Myers says that HVAC and 24/7 lighting inside and outside of the hotel typically account for the majority of a hotel’s electricity expenses, and the Bakersfield’s location made cooling expenses even more dominant.

“The amount of electricity that this property consumed was pretty astronomical,” Myers says. He added that on top of the high temperatures, The Hampton Inn’s energy audit revealed that the property was built with vertical zoneline heating and cooling units, which are inefficient for hotels where temperatures regularly exceed 100 degrees. So, the solar system’s energy offset would provide a cost-effective solution to replacing the hotel’s entire cooling system.

Beyond the energy cost reductions, hotels with solar and other sustainability initiatives can also benefit customer acquisition.

Myers explains that Central California has many government and business travelers, and that the State requires employees to book rooms from an approved list of green hotels with pre-negotiated pricing.  As a result, Blackstone has been able to use its marketing resources to attract government travelers and large corporate customers that mandate the use of sustainable hotels like their Hampton Inn Bakersfield location.

PROVIDED MATERIAL:
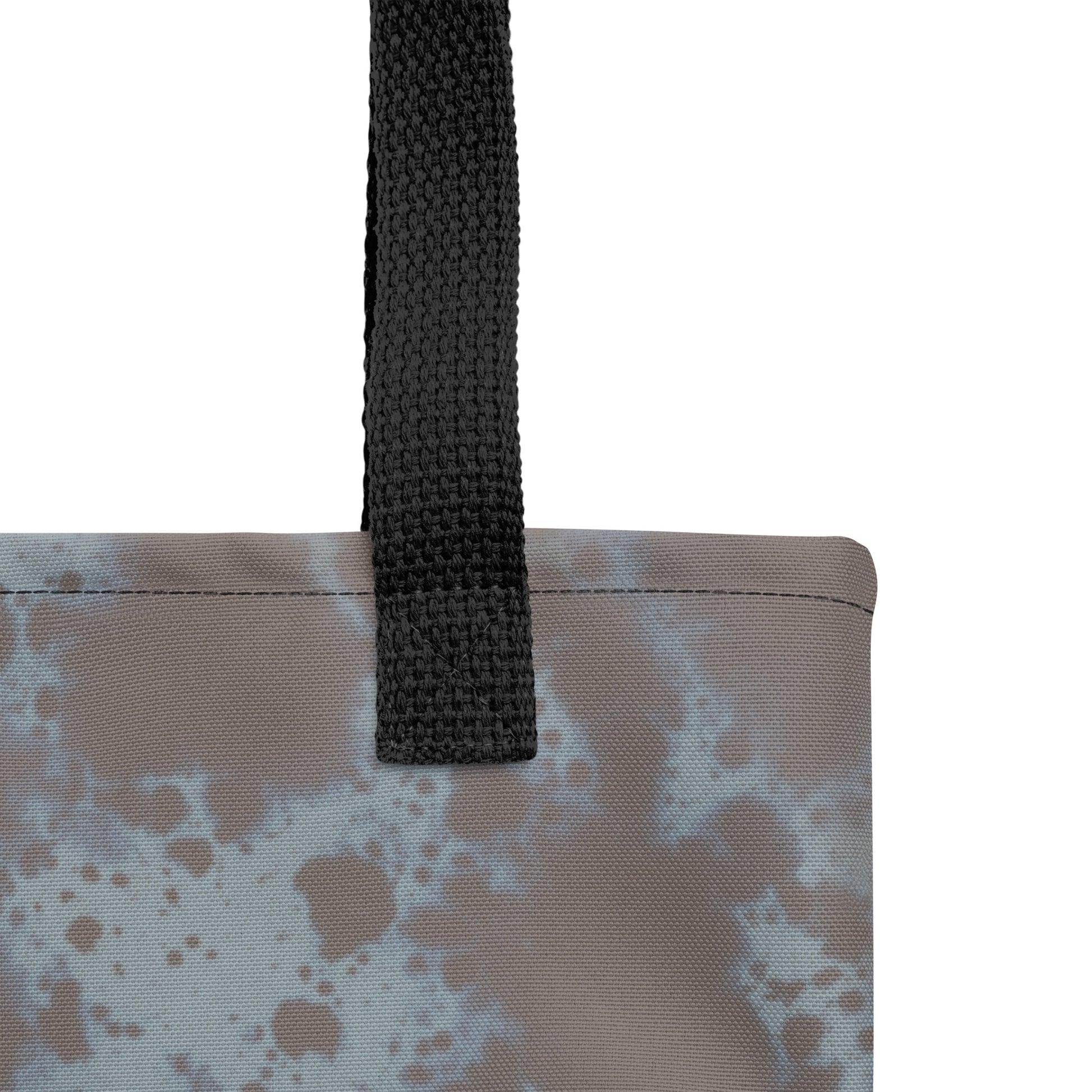 Artistic TASHAU eco tote with rugged stone mountain look.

WHAT YOU NEED TO DO:
[a] In the passage about the Hampton Inn Bakersfield, what type of heating and cooling units did the energy audit find the property was built with?
[b] List every group of travelers or customers named in the passage about the Hampton Inn Bakersfield.

SOLUTIONS:
[a] Vertical zoneline heating and cooling units.

[b]
- Government travelers
- Business travelers
- Large corporate customers